▶ **Task**:
From the line with "How far away is (x=293, y=242)" down to the final line of the material below, quote every line exactly and leave out all lines before it.

▶ **Stored data**:
* * *
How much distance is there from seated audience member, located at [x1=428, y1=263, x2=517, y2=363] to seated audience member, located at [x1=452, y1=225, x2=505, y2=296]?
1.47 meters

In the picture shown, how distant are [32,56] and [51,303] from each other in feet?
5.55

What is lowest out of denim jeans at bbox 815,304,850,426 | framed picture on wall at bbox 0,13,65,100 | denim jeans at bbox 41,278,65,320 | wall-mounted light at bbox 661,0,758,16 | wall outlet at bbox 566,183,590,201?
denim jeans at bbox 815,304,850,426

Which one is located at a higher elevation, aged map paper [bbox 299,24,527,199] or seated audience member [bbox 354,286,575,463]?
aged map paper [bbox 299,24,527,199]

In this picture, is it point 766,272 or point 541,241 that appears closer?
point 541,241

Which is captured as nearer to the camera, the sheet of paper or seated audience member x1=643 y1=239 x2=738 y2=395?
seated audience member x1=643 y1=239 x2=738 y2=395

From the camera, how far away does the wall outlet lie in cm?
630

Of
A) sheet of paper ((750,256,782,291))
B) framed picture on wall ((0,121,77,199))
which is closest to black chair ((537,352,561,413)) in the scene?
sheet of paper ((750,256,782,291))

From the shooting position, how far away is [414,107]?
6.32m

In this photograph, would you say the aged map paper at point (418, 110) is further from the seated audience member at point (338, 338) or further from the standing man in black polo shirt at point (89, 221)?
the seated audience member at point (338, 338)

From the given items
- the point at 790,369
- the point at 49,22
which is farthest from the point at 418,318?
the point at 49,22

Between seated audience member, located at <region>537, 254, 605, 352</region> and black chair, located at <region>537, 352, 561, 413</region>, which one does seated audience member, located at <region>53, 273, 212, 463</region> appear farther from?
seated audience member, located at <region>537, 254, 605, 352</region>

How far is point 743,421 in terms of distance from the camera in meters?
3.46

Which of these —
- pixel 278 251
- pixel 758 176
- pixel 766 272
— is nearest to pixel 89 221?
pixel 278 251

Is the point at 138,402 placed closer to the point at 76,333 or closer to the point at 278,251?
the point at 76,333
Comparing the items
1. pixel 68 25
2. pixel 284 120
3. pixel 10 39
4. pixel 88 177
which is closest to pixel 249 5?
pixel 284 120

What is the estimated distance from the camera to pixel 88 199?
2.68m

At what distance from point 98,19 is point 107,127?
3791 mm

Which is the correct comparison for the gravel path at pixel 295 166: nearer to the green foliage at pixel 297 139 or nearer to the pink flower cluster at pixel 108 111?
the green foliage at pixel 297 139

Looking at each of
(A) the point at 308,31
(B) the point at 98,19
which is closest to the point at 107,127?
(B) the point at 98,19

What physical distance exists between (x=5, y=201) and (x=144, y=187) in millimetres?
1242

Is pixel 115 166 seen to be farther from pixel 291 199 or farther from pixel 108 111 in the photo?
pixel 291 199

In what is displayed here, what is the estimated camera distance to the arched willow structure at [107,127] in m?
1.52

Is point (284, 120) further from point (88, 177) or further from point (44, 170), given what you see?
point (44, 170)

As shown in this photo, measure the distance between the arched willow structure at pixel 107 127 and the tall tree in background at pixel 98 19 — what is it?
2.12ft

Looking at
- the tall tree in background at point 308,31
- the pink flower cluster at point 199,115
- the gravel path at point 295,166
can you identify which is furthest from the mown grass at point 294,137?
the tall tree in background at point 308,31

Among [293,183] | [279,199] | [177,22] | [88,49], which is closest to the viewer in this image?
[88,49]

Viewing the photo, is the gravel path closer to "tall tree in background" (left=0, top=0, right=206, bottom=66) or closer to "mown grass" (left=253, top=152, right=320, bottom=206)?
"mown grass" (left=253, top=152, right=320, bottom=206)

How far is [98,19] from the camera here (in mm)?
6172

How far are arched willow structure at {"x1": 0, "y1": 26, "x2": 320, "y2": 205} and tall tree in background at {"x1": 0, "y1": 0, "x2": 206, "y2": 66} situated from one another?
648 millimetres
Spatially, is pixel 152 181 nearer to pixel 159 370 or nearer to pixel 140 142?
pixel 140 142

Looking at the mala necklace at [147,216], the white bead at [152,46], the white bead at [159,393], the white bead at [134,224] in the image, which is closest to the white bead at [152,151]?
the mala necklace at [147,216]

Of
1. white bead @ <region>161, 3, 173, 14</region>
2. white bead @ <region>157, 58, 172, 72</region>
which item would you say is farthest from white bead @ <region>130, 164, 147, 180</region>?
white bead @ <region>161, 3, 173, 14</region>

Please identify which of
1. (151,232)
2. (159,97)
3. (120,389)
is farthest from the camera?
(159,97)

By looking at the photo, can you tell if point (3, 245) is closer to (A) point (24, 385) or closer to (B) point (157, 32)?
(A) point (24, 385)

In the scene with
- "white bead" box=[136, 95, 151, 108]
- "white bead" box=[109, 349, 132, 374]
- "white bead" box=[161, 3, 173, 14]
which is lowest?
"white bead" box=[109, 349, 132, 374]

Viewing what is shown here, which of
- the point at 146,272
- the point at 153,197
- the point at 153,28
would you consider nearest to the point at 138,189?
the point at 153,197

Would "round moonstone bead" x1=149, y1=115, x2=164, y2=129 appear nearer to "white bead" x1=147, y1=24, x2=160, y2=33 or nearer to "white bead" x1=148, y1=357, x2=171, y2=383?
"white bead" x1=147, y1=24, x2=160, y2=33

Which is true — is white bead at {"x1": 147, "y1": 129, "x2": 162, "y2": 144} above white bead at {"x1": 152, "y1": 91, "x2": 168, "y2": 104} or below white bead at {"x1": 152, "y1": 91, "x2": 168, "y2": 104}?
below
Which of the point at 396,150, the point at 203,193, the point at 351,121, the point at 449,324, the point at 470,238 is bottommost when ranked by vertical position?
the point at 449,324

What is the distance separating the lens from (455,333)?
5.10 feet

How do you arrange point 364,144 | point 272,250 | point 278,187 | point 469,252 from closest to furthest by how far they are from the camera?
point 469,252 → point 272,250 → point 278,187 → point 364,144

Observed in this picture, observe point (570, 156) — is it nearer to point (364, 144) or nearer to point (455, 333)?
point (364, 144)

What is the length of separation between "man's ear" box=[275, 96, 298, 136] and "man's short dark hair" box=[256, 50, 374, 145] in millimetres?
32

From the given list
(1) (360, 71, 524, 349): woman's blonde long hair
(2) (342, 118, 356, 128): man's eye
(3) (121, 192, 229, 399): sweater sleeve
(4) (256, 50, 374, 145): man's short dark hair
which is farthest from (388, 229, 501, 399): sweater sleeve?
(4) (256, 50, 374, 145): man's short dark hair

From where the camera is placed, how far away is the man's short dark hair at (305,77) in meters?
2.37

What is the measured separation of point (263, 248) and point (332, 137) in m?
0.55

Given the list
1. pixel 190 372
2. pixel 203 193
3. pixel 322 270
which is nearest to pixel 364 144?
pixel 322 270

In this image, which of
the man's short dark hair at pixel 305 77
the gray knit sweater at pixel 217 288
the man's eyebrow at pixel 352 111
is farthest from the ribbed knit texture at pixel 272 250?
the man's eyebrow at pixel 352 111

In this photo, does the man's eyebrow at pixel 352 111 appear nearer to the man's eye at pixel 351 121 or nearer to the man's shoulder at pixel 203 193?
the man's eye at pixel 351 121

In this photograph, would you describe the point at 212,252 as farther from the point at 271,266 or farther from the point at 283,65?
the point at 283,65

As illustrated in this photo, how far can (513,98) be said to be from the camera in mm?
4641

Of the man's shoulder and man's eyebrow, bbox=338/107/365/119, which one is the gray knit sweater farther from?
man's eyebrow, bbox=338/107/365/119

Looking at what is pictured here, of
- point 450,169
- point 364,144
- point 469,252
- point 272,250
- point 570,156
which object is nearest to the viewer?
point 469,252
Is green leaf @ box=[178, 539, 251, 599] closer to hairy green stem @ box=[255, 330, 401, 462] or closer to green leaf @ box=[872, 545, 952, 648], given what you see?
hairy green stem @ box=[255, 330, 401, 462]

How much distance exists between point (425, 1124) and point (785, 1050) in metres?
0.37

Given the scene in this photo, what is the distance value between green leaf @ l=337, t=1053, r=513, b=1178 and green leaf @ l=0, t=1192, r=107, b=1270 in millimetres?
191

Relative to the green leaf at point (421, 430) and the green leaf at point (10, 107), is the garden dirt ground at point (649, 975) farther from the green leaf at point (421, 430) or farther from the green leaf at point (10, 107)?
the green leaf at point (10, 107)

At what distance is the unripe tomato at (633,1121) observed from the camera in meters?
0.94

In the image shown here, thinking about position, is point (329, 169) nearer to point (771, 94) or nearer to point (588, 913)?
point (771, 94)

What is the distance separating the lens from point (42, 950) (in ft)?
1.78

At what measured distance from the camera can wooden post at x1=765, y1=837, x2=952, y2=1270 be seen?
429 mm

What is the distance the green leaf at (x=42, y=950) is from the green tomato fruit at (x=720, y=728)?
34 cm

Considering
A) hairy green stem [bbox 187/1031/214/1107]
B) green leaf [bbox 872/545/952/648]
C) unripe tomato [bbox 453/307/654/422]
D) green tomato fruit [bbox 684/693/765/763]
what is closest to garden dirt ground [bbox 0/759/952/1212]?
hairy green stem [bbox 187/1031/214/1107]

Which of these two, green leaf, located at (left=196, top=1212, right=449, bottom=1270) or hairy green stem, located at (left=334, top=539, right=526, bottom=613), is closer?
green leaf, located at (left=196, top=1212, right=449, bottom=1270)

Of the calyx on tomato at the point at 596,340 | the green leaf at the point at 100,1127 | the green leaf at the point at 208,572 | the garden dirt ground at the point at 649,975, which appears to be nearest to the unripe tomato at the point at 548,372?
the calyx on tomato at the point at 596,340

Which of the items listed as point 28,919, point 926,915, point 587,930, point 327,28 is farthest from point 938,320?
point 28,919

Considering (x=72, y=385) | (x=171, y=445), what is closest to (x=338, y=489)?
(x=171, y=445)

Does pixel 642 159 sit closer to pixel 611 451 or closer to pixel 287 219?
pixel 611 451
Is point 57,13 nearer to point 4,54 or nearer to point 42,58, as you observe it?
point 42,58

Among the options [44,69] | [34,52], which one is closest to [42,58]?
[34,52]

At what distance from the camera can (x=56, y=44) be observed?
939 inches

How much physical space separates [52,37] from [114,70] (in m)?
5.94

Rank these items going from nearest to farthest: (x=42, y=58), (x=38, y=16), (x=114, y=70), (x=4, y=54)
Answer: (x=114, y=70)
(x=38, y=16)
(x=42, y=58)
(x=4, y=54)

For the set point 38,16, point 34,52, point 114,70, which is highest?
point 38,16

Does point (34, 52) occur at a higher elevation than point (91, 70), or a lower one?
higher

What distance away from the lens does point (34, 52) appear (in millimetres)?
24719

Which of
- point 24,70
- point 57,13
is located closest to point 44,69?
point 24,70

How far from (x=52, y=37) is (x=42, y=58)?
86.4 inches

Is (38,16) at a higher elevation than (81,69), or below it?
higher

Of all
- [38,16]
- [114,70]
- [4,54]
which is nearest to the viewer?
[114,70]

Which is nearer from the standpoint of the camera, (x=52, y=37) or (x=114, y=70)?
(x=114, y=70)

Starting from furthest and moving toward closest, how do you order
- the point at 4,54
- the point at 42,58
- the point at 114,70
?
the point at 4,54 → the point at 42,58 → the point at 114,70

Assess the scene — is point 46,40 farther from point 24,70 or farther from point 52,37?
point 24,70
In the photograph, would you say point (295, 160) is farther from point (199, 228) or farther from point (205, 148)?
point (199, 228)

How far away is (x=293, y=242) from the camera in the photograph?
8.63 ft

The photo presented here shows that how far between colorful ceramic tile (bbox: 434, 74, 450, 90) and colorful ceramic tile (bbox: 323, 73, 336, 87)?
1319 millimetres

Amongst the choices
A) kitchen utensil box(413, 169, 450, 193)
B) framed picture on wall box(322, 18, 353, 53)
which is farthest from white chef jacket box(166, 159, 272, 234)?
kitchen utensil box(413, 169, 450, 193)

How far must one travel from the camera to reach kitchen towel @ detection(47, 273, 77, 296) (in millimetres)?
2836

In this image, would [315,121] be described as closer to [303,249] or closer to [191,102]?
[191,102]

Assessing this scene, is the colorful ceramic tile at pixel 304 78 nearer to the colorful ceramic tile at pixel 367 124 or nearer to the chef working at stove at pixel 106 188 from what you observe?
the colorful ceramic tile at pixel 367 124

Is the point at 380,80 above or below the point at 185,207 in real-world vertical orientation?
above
* * *
▶ **Result of this exercise**:
How far away is (x=293, y=242) from the camera in the photograph?
8.63 ft

The photo presented here shows that how far between colorful ceramic tile (bbox: 434, 74, 450, 90) and colorful ceramic tile (bbox: 323, 73, 336, 87)?
1319 millimetres

Amongst the choices
A) kitchen utensil box(413, 169, 450, 193)
B) framed picture on wall box(322, 18, 353, 53)
which is farthest from white chef jacket box(166, 159, 272, 234)?
kitchen utensil box(413, 169, 450, 193)

How far must one travel from the camera to reach kitchen towel @ detection(47, 273, 77, 296) (in millimetres)?
2836

In this image, would [315,121] be described as closer to [303,249] or closer to [191,102]?
[191,102]

Assessing this scene, is the colorful ceramic tile at pixel 304 78 nearer to the colorful ceramic tile at pixel 367 124 or nearer to the chef working at stove at pixel 106 188 from what you observe?
the colorful ceramic tile at pixel 367 124

Is the point at 380,80 above or below the point at 185,207 in real-world vertical orientation?
above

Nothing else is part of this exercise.